----- Trecho do texto

O Centro PEN Uruguaio entrevistou o poeta e ativista cubano Ariel Maceo Téllez (1986), por ocasião da comemoração do primeiro aniversário dos protestos sociais de 11 de julho de 2021 em Cuba.
Há 63 anos a «revolução cubana» contradiz o mundo. Apesar do acúmulo de evidências por mais de seis décadas, muitas democracias ainda não ousam qualificar, em sua dimensão absoluta, o regime cubano como uma ditadura totalitária e agressiva.
Há quem o justifique em nome de uma suposta «resistência anti-imperialista» quase «heróica». Outros a defendem sem entusiasmo, chamando-a, eufemisticamente, de «uma democracia diferente»; no entanto, as democracias respondem a certas questões básicas a serem chamadas como tal.
Então, não seria desarrazoado perguntar ao governo cubano por que não há alternância no poder? Por que a plena liberdade de expressão não é permitida? Por que não é permitida a livre associação de cubanos?

----------

_Instruções_: Pode transcrever, sem nenhuma alteração, a passagem do texto sobre o regime cubano que começa em "Então, não seria" e termina em "associação de cubanos?"? Baseie-se somente no texto acima.

----- Dados fornecidos

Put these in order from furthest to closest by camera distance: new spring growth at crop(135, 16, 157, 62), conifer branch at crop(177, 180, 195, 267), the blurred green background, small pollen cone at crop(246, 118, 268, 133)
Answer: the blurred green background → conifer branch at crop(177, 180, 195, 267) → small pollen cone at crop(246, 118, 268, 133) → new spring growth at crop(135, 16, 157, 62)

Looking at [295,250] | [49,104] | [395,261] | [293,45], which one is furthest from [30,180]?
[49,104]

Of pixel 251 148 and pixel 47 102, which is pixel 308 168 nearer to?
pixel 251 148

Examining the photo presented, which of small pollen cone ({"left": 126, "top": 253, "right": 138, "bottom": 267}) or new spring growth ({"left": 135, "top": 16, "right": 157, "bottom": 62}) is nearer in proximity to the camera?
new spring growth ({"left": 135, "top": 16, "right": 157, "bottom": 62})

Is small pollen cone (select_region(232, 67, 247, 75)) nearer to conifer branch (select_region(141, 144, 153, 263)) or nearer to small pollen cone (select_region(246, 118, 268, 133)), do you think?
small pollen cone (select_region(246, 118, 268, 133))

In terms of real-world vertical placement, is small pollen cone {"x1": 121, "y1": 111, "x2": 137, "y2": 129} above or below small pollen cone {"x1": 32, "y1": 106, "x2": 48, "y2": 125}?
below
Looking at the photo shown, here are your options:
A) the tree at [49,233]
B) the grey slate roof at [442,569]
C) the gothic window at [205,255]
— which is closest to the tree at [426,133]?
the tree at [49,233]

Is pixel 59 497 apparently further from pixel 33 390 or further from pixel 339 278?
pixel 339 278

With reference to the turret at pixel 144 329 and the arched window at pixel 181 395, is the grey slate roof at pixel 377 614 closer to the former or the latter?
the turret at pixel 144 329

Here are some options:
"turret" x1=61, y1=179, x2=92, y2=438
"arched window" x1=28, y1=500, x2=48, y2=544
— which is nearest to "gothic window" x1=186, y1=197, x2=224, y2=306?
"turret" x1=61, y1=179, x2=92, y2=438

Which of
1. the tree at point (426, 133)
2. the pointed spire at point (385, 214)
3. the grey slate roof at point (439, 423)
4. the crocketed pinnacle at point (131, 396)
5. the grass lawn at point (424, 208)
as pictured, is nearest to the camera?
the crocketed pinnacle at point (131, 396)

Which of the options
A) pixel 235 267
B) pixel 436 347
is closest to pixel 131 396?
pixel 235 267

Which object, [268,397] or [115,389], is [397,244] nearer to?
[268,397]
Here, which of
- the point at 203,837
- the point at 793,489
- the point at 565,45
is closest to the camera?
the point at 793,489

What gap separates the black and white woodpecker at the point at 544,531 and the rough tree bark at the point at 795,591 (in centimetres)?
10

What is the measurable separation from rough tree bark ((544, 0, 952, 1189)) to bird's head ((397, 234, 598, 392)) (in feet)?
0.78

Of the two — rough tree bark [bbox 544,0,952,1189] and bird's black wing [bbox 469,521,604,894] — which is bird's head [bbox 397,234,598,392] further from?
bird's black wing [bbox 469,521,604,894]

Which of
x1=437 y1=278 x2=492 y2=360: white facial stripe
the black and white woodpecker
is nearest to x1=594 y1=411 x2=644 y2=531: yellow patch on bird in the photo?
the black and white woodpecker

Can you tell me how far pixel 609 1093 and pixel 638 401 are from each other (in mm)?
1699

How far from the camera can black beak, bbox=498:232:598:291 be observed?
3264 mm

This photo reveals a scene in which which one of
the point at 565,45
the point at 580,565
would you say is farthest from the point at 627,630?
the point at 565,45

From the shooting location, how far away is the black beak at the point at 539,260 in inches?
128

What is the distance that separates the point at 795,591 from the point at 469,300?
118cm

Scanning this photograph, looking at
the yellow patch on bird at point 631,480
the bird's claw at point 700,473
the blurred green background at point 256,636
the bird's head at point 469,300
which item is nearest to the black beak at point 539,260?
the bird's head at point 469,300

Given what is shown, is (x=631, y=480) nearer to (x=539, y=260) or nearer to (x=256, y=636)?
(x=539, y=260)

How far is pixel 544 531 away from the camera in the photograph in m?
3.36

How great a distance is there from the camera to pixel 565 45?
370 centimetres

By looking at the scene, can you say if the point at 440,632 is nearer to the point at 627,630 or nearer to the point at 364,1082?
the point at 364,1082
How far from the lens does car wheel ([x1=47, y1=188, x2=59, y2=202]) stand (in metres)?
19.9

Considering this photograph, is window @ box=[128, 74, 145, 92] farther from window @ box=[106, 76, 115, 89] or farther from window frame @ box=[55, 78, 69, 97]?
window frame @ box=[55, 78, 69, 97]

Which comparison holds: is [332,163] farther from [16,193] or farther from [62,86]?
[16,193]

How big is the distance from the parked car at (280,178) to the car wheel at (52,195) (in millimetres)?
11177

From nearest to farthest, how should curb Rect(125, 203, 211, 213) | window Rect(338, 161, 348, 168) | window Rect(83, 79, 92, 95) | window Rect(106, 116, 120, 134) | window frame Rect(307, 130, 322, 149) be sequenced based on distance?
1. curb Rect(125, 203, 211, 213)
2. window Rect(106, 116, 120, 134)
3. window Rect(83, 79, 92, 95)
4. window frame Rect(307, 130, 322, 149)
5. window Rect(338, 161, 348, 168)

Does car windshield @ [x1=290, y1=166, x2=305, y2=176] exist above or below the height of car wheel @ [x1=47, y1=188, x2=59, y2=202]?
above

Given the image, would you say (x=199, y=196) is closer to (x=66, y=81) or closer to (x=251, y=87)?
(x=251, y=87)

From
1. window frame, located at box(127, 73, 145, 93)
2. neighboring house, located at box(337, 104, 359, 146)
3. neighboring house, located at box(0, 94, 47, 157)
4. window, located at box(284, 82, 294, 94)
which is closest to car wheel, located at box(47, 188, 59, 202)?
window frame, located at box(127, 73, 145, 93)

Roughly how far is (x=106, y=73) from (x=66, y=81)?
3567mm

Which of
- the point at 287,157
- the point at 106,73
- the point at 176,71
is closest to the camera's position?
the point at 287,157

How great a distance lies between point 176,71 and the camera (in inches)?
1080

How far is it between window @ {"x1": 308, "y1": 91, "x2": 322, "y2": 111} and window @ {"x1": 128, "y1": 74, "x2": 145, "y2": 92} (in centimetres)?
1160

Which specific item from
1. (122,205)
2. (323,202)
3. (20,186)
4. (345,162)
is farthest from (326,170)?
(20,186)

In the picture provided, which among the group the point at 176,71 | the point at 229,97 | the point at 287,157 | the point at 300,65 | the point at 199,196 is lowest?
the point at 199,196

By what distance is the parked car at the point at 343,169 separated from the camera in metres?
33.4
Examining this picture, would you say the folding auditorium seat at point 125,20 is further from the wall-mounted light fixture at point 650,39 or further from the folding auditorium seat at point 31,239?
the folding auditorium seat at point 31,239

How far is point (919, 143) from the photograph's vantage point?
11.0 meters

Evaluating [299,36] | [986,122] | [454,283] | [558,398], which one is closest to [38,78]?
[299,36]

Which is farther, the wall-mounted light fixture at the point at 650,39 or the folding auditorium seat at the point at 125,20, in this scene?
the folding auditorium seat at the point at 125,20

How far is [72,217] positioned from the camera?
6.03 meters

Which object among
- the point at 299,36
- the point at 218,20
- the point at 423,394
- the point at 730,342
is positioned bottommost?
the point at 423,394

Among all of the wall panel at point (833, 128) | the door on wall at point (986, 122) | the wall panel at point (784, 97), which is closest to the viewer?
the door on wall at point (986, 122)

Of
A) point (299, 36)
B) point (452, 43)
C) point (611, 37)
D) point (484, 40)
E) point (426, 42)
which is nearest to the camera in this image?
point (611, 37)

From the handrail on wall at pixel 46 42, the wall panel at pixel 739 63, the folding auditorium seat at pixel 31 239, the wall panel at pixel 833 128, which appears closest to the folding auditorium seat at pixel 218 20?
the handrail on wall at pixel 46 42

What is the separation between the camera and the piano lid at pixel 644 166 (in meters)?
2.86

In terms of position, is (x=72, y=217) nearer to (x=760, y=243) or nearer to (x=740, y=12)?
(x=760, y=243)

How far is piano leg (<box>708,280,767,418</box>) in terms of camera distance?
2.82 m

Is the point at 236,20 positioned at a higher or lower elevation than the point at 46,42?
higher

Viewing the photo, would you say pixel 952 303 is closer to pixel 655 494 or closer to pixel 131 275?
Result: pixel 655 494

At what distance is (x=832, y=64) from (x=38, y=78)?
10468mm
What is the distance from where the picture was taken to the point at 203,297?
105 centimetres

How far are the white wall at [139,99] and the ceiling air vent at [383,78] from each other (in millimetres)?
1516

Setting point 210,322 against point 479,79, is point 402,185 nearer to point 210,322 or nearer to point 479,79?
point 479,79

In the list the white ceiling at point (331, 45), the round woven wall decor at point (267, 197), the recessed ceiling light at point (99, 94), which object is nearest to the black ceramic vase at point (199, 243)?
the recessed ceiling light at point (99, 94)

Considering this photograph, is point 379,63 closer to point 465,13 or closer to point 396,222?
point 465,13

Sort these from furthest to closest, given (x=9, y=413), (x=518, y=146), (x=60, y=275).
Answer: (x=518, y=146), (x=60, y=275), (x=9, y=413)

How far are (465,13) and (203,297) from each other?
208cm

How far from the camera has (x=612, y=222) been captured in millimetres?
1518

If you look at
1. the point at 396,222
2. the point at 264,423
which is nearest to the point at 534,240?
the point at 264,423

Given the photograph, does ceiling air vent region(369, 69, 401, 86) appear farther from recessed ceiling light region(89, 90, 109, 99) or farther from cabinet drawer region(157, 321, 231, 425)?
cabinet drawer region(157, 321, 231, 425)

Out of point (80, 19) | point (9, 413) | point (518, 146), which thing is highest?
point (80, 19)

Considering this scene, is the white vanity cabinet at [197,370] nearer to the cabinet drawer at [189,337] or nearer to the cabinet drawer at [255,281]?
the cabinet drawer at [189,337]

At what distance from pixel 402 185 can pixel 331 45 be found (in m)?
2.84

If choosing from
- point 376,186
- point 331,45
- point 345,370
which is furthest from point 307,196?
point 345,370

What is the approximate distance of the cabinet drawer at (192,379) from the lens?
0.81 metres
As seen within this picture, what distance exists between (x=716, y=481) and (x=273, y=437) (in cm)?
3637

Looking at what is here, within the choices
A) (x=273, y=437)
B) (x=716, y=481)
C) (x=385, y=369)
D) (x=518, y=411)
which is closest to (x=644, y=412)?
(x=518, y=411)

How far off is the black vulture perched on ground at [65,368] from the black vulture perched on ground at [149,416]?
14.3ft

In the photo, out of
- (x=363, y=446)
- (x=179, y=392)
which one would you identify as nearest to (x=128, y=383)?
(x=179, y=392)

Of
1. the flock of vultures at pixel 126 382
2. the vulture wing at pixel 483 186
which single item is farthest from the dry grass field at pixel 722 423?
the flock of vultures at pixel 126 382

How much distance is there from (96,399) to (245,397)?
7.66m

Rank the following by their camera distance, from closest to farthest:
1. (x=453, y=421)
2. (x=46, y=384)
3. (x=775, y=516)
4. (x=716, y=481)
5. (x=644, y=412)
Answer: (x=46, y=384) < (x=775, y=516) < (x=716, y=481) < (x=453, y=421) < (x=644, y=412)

----------

_Resultado_:
Então, não seria desarrazoado perguntar ao governo cubano por que não há alternância no poder? Por que a plena liberdade de expressão não é permitida? Por que não é permitida a livre associação de cubanos?